A young scientist has used stem cells from hair follicles to treat eye surface disease has been named the winner of the Young Investigator Award by the journal Stem Cells.
A young scientist who has used stem cells from hair follicles to treat eye surface disease has been named the winner of the Young Investigator Award by the journal Stem Cells. Dr. Ewa Meyer-Blazejewska will be presented with her award at The Stem Cell Symposium. The $10,000 prize is awarded annually to a young scientist whose paper has been judged to be of worldwide significance by a global jury. Dr. Meyer-Blazejewska, from the University of Erlangen-Nürnberg, in Germany, won the award for her research into Limbal stem cell deficiency (LSCD), a condition which causes the cornea to become cloudy and develop a rough surface causing pain and leading to blindness.
Currently, treatments focus on harvesting limbal cells from a patient's healthy eye or from cadaveric tissue. In her pioneering research, Dr. Meyer-Blazejewska considered the potential use of stem cells harvested from hair follicles to reconstruct damaged tissue for patients who suffer from LSCD in both eyes.
"Tissue engineering has become a rapidly growing field of research and it is expected to reveal the potential for the application of adult stem cells in clinical practice," said Dr. Meyer-Blazejewska. "I hope the results in our paper will be instrumental for the advancement of research in the areas of stem cell niche, stemness and differentiation, which will aid in the treatment of LSCD as well as other ocular and non-ocular diseases."

• _INFORMATION_:
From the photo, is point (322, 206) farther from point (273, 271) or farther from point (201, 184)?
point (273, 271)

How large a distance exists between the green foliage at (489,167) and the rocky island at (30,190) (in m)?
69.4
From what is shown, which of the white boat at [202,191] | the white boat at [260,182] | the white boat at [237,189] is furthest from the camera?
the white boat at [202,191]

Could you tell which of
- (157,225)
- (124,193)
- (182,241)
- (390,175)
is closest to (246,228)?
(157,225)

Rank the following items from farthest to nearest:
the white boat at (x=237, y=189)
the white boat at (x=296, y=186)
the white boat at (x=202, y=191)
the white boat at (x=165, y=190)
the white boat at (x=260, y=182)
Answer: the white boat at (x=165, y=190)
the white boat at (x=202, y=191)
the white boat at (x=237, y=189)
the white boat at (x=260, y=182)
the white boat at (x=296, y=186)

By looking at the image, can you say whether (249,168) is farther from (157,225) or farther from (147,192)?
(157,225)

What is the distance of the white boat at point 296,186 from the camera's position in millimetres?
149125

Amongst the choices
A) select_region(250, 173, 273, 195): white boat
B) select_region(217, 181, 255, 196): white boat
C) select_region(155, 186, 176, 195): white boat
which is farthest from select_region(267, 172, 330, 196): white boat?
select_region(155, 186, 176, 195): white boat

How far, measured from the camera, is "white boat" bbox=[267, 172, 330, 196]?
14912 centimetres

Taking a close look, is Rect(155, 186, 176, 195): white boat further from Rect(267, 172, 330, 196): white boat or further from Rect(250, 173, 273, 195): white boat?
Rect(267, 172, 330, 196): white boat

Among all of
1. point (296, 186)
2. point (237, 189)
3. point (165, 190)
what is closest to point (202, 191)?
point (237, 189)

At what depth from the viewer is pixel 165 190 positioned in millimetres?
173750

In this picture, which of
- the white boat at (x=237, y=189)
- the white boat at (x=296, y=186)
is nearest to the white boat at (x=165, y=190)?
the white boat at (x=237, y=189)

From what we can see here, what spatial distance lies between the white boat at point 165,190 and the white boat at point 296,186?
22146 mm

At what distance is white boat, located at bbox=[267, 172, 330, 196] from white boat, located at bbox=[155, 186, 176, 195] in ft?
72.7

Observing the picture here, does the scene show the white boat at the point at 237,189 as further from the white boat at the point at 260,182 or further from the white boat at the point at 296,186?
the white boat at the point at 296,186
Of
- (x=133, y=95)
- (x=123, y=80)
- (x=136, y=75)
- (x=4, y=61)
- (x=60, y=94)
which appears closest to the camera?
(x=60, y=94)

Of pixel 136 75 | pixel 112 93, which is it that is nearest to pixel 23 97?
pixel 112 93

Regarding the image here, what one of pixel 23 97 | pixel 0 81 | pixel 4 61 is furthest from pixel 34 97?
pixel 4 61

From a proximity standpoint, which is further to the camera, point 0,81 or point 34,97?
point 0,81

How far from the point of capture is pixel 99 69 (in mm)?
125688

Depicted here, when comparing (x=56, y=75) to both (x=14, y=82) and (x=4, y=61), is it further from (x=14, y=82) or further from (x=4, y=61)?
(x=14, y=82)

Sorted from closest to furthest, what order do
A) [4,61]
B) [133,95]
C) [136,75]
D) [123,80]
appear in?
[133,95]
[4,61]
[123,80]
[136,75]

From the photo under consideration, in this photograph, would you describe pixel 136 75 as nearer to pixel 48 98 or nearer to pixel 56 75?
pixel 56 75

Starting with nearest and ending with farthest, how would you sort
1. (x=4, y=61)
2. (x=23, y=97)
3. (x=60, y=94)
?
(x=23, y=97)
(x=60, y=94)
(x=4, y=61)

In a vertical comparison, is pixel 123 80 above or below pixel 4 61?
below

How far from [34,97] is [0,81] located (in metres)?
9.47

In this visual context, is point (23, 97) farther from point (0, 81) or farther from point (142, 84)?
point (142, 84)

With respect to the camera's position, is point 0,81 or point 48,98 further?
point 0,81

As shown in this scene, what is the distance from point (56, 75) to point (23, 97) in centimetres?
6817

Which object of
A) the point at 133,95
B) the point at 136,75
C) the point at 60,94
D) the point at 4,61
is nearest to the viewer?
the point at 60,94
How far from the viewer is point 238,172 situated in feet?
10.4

• _YOUR TASK_: Return the portion of the stem cell award article from "Currently, treatments focus" up to and including "in both eyes.", copied without changes. The data has no connection to the stem cell award article.

• _YOUR RESPONSE_:
Currently, treatments focus on harvesting limbal cells from a patient's healthy eye or from cadaveric tissue. In her pioneering research, Dr. Meyer-Blazejewska considered the potential use of stem cells harvested from hair follicles to reconstruct damaged tissue for patients who suffer from LSCD in both eyes.